Village Financial Services Ltd., now VFS Capital Ltd, is registered as a Non-Banking Financial Company – Micro Finance Institution (NBFC-MFI) under the Reserve Bank of India (RBI) Act, 1934, and is a Non-Deposit-taking Systemically Important NBFC. The Company is professionally managed, with good corporate governance and an internal control system in place.
This Policy has been framed to comply with the requirements of the Reserve Bank of India (RBI) Master Direction – Non-Banking Financial Company – Systemically Important Non-Deposit taking Company (Reserve Bank) Directions, 2016, (‘Directions’) vide its notification no. DNBR. PD. 008/03.10.119/2016-17 dated September 1, 2016, including any amendment, revision in the directions made thereunder and issuance of any guidelines, notification and circular by the RBI in this regard from time to time.
This Policy will guide the Company to effectively comply with the Companies Act, 2013, Accounting standards as issued by the Institute of Chartered Accountants of India, Income-tax Act and such other statutes as may be put in place regarding Related Party Transactions.
The Board of Directors (‘the Board’) of the Company understands the importance of stakeholders’ confidence and trust in the Company. To preserve the same with transparency and to ensure that there is no conflict of interest inflicting any apprehension in the minds of the stakeholders, the Board of the Company, acting upon the recommendation of its Audit Committee (the Committee), has adopted the following policy and procedures with respect to Related Party Transactions of the Company.
This Policy shall be applied in:
- Identifying related party(ies), updating and maintaining the database of such persons/entities;
- Ascertaining that the transactions entered with the related party(ies) is/are in ‘ordinary course of business’ and at ‘arm’s length basis’;
- Identifying related party(ies) transactions;
- Obtaining approvals before entering into any related party(ies) transactions;
- Determining the disclosures/compliances to be adhered to in relation to the related party(ies) transactions.
- “Act” means the Companies Act, 2013.

■ **REQUIREMENTS**
1) According to the related party transactions policy, under which act is Village Financial Services Ltd. registered as an NBFC-MFI?
2) Extend the related party transactions policy, picking up right after its final line.

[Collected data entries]

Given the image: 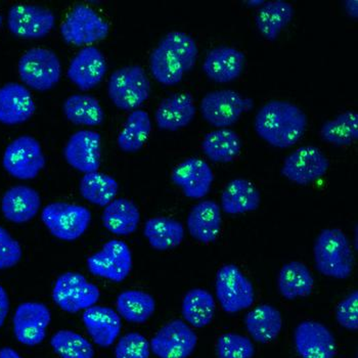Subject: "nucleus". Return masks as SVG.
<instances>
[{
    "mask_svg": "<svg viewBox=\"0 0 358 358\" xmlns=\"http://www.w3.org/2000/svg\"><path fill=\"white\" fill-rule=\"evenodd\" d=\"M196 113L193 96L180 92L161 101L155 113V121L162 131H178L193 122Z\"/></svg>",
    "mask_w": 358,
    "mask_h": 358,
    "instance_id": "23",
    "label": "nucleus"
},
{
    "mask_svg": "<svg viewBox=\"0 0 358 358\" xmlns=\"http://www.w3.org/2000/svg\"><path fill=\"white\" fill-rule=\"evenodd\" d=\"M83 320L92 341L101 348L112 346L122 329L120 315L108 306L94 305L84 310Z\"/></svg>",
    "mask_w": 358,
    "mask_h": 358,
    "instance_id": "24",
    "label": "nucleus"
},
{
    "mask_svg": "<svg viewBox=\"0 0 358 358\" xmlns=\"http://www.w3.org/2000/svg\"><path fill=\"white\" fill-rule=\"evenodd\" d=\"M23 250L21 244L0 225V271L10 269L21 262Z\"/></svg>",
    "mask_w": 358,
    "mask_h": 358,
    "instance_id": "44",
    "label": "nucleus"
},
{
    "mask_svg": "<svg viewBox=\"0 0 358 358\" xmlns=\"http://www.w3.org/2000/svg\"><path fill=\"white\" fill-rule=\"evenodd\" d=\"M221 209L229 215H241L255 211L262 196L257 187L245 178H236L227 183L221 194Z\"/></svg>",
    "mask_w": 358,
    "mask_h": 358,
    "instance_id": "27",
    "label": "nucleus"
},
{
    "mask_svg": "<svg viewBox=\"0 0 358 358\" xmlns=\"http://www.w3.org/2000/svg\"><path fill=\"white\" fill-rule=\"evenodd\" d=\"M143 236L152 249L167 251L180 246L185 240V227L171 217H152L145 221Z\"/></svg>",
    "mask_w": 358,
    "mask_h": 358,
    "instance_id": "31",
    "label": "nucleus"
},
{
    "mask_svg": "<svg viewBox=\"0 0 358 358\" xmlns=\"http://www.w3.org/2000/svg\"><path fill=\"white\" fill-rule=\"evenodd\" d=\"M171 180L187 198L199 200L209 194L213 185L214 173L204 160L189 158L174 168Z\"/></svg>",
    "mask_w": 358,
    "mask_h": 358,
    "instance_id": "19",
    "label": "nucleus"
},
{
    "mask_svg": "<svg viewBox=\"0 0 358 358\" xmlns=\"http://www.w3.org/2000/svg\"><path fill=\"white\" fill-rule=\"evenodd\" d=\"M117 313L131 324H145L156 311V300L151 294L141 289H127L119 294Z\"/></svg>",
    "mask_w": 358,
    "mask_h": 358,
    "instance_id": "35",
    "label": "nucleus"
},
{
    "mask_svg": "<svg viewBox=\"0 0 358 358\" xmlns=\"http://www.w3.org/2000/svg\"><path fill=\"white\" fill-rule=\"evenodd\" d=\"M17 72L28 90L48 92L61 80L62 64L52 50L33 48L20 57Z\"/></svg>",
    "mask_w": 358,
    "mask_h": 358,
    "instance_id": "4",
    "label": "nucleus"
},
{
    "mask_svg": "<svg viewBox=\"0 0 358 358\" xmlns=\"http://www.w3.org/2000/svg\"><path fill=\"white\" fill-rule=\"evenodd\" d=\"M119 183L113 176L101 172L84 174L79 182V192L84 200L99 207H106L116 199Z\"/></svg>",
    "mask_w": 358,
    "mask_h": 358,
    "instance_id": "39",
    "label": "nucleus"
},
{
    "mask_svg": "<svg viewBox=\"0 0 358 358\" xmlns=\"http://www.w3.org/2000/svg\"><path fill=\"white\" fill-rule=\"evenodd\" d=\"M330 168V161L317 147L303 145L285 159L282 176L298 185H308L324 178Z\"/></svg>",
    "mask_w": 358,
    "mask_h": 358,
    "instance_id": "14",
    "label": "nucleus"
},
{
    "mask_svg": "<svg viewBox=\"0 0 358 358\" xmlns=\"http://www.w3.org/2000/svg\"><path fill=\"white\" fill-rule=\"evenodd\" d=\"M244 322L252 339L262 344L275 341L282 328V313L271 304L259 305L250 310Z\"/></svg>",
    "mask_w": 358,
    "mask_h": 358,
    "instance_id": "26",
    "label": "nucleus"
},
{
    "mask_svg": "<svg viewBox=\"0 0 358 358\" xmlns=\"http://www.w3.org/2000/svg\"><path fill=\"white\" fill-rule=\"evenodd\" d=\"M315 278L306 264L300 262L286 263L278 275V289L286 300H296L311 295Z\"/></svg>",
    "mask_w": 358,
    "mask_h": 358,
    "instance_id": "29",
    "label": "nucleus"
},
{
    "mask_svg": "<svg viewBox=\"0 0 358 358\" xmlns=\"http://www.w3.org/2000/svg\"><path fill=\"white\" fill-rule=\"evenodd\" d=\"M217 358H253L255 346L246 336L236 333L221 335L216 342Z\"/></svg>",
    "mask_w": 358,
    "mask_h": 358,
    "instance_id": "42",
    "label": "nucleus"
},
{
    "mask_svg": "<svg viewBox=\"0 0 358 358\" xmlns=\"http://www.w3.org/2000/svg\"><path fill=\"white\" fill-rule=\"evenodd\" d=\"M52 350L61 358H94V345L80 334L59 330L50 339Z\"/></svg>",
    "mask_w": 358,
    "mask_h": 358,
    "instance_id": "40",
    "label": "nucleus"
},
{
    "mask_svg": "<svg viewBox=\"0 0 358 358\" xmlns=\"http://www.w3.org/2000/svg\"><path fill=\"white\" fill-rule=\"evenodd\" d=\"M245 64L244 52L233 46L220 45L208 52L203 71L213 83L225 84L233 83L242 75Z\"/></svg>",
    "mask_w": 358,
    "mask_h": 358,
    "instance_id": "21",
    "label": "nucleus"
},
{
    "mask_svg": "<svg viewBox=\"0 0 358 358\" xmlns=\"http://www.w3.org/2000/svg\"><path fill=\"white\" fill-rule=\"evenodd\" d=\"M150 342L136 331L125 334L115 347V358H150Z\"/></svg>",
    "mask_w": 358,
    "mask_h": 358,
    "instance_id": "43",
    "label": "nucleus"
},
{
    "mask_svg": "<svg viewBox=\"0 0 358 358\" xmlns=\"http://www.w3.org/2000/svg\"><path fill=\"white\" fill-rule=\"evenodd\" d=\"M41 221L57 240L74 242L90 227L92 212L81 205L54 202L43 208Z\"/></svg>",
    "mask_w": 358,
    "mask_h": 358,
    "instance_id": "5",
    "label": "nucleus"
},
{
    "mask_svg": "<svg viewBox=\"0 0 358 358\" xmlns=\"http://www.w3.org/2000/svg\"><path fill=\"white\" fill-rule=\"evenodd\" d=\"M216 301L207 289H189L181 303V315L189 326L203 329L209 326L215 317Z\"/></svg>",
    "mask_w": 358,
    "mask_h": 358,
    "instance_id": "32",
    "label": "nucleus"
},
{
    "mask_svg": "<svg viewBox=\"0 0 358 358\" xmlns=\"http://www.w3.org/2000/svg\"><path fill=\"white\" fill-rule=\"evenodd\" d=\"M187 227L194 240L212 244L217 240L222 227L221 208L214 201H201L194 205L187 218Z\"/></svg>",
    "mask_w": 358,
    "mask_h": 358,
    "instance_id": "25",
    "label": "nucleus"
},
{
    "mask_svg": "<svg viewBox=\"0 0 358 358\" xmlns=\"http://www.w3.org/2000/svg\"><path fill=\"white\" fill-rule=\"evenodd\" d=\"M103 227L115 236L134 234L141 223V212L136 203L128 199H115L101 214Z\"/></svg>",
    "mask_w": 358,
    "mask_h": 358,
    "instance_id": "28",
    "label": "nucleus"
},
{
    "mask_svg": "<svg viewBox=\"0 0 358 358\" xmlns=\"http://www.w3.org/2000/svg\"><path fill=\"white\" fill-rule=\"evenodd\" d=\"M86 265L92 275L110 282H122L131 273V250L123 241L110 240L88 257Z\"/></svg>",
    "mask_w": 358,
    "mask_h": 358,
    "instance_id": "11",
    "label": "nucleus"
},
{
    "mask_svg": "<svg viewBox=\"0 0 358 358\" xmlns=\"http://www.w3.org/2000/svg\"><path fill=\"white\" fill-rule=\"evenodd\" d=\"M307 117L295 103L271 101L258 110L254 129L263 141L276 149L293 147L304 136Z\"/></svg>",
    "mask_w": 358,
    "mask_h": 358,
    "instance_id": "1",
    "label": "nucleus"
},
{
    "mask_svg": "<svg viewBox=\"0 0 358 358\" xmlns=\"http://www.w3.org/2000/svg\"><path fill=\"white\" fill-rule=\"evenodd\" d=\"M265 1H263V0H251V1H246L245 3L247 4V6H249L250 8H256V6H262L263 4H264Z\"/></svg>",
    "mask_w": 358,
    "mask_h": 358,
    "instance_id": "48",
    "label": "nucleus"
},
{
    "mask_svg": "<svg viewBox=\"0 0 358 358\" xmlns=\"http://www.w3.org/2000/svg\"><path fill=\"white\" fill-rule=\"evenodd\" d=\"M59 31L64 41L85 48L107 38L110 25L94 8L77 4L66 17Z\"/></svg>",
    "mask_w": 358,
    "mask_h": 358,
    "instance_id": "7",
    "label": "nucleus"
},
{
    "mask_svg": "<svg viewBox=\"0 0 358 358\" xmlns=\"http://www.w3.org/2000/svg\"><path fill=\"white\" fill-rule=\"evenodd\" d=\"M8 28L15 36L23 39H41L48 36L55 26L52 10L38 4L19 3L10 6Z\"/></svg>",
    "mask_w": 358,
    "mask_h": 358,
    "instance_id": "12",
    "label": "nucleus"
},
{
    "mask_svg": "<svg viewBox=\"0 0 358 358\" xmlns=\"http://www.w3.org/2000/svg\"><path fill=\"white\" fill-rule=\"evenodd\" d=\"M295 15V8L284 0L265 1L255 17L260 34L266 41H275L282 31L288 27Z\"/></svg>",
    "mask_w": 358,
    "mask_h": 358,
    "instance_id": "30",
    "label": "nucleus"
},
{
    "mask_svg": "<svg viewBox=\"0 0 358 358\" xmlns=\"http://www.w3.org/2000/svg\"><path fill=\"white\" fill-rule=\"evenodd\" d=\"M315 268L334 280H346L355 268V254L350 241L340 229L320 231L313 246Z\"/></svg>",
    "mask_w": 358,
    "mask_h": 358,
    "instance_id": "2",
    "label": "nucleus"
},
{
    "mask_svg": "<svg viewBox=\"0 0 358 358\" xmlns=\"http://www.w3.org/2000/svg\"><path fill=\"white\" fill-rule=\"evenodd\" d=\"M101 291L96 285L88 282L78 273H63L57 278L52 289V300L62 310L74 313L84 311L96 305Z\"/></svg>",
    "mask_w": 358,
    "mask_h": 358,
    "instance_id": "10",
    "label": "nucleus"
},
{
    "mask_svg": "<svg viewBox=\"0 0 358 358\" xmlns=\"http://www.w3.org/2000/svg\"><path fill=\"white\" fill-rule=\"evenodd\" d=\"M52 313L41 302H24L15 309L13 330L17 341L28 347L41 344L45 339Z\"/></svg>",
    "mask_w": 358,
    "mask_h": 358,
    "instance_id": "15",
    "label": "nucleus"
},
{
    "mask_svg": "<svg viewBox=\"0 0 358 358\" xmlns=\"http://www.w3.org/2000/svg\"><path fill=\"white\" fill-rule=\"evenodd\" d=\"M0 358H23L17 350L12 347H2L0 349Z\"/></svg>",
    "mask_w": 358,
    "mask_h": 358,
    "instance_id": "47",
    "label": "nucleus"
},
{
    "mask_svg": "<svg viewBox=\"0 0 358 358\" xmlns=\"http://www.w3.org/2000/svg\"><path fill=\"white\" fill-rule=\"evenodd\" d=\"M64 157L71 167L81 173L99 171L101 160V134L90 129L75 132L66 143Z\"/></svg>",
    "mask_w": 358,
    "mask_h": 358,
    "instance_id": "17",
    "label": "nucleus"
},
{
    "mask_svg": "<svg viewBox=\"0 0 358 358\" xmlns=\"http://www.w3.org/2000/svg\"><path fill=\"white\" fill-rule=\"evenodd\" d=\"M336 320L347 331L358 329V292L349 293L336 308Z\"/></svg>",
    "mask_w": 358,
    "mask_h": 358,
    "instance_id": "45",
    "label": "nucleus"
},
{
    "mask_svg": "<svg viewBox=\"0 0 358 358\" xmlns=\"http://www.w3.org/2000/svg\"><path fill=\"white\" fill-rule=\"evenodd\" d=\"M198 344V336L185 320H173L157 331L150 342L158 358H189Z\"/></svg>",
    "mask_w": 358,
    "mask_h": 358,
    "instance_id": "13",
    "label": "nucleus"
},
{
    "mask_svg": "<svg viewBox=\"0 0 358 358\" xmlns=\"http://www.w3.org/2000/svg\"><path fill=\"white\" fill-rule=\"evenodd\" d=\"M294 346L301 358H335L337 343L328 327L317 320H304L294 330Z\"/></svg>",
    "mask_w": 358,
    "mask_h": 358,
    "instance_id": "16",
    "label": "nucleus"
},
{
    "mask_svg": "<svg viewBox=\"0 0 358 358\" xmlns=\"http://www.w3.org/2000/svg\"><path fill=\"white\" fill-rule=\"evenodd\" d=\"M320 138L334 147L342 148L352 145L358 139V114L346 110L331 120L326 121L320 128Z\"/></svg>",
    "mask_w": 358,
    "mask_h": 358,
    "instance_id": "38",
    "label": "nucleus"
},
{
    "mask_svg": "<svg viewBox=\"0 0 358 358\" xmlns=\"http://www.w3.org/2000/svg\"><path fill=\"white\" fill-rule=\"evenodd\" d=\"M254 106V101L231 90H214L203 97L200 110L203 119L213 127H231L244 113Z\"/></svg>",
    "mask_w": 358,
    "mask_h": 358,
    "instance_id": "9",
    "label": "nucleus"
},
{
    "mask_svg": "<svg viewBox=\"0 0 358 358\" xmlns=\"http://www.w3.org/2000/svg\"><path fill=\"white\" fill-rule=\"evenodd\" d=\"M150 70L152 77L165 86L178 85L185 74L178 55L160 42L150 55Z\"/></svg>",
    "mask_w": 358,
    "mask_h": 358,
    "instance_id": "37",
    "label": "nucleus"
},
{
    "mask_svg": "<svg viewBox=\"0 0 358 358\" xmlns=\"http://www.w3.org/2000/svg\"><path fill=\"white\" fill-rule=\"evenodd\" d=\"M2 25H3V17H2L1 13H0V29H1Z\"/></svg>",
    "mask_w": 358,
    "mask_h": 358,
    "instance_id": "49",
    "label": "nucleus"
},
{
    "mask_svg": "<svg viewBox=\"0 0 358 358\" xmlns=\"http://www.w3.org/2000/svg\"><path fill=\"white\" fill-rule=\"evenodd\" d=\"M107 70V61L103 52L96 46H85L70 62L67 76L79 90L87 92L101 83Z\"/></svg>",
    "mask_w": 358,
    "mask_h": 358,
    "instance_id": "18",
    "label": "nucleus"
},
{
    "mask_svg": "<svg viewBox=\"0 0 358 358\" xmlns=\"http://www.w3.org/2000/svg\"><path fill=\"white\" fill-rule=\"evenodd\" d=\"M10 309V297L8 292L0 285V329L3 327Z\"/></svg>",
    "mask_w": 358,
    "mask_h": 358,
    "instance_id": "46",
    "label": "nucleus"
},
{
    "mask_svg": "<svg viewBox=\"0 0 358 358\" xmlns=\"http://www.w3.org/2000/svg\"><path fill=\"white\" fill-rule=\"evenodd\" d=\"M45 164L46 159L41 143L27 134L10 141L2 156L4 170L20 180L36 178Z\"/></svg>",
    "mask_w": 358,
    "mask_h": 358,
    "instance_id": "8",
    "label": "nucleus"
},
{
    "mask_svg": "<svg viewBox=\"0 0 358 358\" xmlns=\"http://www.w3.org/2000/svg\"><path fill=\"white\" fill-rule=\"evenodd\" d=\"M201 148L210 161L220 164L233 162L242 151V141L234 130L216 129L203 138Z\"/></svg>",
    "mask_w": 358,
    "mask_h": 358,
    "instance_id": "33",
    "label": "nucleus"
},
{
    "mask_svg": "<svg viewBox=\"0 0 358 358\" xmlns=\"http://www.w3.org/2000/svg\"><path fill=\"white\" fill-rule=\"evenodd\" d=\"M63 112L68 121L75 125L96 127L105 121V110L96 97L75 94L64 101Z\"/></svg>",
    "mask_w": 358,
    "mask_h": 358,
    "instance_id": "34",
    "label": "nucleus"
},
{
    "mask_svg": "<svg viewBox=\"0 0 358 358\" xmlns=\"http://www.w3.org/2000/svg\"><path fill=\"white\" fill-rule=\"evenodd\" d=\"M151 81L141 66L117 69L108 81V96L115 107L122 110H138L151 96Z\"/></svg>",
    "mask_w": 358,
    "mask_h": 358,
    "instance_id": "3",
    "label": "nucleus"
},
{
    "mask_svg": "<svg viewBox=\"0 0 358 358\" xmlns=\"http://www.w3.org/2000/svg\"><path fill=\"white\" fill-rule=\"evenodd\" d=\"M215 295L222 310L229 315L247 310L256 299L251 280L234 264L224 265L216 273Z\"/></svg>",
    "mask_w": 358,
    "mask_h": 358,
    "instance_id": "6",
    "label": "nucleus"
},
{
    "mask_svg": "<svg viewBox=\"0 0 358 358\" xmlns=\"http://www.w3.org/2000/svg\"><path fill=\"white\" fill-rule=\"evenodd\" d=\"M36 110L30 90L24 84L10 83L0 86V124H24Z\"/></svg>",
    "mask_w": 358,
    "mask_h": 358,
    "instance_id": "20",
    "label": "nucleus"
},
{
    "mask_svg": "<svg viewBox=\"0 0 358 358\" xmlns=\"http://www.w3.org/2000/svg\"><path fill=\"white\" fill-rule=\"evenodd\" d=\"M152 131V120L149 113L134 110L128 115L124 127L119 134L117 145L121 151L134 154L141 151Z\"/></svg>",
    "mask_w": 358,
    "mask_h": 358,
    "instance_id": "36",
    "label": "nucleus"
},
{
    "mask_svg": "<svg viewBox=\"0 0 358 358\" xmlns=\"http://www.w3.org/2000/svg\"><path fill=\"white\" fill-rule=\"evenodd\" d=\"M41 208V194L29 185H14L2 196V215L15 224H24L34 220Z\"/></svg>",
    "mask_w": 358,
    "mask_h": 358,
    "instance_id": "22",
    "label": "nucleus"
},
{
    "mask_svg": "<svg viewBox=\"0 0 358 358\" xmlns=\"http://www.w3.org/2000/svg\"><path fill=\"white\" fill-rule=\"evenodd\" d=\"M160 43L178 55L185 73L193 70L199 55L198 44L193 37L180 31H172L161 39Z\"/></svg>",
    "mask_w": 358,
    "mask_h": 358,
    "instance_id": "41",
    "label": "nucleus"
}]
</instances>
--
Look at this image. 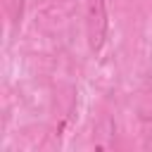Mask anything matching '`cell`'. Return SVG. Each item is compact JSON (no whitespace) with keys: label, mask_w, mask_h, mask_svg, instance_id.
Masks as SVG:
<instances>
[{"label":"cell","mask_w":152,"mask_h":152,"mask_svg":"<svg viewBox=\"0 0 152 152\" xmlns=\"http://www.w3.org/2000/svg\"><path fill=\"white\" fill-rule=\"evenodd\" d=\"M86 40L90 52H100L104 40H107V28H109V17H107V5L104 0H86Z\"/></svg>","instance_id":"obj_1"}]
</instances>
...
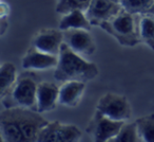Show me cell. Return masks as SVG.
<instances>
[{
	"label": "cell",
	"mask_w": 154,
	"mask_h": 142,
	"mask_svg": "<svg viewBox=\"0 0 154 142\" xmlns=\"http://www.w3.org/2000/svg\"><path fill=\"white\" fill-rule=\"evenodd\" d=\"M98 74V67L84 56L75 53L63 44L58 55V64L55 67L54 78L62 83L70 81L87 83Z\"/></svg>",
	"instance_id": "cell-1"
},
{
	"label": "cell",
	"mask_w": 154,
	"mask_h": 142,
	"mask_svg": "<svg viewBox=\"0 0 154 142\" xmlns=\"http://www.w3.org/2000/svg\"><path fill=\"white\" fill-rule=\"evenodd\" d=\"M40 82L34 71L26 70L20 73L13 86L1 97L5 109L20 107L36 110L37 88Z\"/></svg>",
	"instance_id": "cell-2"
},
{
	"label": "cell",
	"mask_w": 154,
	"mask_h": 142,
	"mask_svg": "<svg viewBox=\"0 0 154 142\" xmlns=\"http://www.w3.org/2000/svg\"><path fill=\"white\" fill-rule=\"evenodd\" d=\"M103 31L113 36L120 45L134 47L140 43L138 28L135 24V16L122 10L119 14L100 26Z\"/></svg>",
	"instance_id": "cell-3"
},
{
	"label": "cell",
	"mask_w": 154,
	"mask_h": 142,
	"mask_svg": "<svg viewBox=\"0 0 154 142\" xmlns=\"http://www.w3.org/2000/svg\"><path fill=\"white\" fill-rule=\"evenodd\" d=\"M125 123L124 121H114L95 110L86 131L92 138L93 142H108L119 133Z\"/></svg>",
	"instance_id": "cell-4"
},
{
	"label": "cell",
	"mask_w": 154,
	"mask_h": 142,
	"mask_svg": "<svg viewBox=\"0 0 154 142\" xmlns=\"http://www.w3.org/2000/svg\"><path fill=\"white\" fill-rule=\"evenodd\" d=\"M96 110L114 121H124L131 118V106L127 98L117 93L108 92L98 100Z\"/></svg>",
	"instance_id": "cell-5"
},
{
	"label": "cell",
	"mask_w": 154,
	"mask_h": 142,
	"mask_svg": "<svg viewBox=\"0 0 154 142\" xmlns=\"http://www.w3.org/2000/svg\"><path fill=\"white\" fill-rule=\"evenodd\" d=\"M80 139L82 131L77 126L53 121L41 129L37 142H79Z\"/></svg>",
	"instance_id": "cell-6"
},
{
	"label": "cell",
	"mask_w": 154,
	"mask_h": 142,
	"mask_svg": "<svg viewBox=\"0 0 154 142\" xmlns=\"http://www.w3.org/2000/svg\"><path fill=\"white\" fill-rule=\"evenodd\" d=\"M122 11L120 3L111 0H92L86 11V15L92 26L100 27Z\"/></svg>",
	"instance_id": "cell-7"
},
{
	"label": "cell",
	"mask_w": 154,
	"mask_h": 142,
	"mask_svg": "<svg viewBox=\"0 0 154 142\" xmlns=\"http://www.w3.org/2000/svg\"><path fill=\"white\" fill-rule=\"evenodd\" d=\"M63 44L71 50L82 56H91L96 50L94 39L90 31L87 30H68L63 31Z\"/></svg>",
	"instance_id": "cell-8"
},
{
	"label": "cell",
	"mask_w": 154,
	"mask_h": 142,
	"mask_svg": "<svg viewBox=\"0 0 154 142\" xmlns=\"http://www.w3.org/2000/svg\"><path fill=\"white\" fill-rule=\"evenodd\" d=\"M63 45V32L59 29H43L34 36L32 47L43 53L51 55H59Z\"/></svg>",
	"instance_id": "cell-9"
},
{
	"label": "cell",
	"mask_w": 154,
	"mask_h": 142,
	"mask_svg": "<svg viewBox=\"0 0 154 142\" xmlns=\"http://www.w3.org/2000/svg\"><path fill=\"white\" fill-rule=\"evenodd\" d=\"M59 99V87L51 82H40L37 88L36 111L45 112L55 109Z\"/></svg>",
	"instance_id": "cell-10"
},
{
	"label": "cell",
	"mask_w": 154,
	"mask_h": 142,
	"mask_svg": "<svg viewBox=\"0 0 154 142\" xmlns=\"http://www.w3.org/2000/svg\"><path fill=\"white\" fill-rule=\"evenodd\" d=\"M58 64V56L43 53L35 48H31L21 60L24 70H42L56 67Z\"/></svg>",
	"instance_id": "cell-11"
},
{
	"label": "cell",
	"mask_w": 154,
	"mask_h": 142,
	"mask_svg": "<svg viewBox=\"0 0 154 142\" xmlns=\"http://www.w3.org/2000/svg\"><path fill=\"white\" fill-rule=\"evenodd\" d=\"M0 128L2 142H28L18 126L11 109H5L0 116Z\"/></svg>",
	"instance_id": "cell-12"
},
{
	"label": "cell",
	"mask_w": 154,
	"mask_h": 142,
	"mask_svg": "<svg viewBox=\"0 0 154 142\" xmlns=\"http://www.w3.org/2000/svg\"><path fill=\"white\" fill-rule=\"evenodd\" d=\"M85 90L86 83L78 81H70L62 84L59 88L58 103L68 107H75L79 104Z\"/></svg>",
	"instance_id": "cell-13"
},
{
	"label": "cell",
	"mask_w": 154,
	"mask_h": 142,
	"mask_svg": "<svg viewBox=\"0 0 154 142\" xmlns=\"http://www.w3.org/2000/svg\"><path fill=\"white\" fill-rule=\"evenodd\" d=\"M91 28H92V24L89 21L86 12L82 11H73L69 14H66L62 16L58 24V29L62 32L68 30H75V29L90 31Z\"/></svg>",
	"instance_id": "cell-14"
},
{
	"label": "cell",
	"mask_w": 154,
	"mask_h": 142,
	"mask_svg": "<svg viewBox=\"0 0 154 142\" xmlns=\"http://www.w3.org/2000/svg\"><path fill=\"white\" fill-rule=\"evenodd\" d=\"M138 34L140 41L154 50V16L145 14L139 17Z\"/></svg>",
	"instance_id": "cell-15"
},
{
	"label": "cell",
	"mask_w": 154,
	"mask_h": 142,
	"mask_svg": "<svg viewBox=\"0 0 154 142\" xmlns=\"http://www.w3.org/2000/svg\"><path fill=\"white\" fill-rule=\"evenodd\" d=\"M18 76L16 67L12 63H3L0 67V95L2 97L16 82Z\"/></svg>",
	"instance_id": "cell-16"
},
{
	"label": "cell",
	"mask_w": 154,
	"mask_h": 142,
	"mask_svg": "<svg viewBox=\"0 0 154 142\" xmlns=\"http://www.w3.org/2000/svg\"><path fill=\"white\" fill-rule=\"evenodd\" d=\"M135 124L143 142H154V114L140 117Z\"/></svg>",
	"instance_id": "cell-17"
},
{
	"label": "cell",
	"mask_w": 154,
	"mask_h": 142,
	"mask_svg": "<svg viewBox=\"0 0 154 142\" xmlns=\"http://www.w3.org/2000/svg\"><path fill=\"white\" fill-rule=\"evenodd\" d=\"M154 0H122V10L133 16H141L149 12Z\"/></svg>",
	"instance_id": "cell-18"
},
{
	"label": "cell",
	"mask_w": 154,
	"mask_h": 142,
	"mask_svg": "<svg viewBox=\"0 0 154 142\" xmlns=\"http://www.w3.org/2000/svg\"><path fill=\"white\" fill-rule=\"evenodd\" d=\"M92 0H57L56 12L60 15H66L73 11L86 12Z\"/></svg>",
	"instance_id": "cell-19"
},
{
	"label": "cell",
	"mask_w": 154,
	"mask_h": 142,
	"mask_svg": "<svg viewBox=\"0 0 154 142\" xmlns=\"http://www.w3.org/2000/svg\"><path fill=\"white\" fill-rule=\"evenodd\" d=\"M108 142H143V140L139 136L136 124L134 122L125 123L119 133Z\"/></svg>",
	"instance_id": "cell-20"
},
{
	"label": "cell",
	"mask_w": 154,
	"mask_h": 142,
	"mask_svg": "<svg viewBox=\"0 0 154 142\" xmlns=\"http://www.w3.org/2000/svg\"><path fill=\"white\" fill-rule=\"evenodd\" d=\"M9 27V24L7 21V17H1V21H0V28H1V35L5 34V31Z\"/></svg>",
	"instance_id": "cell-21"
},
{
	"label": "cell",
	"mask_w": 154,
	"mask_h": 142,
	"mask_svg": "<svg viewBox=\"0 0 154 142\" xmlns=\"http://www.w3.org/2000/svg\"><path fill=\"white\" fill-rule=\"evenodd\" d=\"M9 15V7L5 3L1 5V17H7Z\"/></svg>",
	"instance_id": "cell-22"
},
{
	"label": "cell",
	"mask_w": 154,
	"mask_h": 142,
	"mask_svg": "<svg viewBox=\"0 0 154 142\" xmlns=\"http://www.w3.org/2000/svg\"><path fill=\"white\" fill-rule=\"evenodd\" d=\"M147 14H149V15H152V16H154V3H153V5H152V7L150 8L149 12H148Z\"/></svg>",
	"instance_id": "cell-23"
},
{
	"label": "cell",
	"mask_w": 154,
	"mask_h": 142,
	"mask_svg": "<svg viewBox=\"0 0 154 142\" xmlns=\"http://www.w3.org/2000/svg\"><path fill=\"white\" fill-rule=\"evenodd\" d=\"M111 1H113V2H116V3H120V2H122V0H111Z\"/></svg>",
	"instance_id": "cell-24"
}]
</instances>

■ **ANSWERS BY TASK**
1) The Reserve Bank of India (RBI) Act, 1934.

2)
- “Arm’s Length Transactions” means a transaction between two related parties conducted as if they were unrelated so that there is no conflict of interest.
- “Arm’s Length Price” means a price that is applied or proposed to be applied in a transaction between persons other than associated enterprises in uncontrolled conditions.
- “Key Managerial Personnel (KMP)” is a person as defined in sub-clause (51) of Section 2 of the Act.
- “Related Party” is a party as defined in sub-clause (76) of Section 2 of the Act.
- “Related Party Transaction” or “RPT” means transactions as given under clause (a) to (g) sub-section (1) of Section 188 and shall include:
- a) Sale, purchase or supply of any goods or materials.
- b) Selling or otherwise disposing of or buying property of any kind.
- c) Leasing of property of any kind.
- d) Availing or rendering of any services.
- e) Appointment of any agent for purchase or sale of goods, materials, services or property.
- f) Such related party’s appointment to any office or place of profit in the Company, its subsidiary company or associate company.
- g) Underwriting the subscription of any securities or derivatives thereof of the Company.
Notwithstanding the foregoing, the following shall not be deemed as Related Party Transactions for the purpose of this Policy:
- a) Any transaction that involves providing compensation to a Director or KMP, in accordance with the provisions of the Act, in connection with his or her duties to the Company or any of its subsidiaries or associates, including the reimbursement of reasonable business and travel expenses incurred in the ordinary course of business.
- b) Reimbursement made of expenses incurred by a Related Party for the business purpose of the Company.
- c) Any other exception consistent with the Applicable Laws, including any rules or regulations made thereunder and does not require prior approval by the Audit Committee.
In terms of Section 2(77) of the Act read with the Companies (Specification of Definitions Details) Rules, 2014, a person is said to be a relative of another, if :
- a) They are members of a Hindu Undivided Family.
- b) They are husband and wife.
- c) Father (including stepfather)
- d) Mother (including stepmother)
- e) Son (including stepson)
- f) Son’s wife
- g) Daughter
- h) Daughter’s husband
- i) Brother ( including stepbrother)
- j) Sister (including stepsister)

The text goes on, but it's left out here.